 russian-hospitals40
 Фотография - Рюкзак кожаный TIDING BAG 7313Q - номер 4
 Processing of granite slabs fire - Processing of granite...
————————
** WORK TO COMPLETE **
Everything from the line containing "Фотография - Рюкзак" to the last line of the material above must be copied exactly, and only that.

** RESPONSE TO THIS EXERCISE **
 Фотография - Рюкзак кожаный TIDING BAG 7313Q - номер 4
 Processing of granite slabs fire - Processing of granite...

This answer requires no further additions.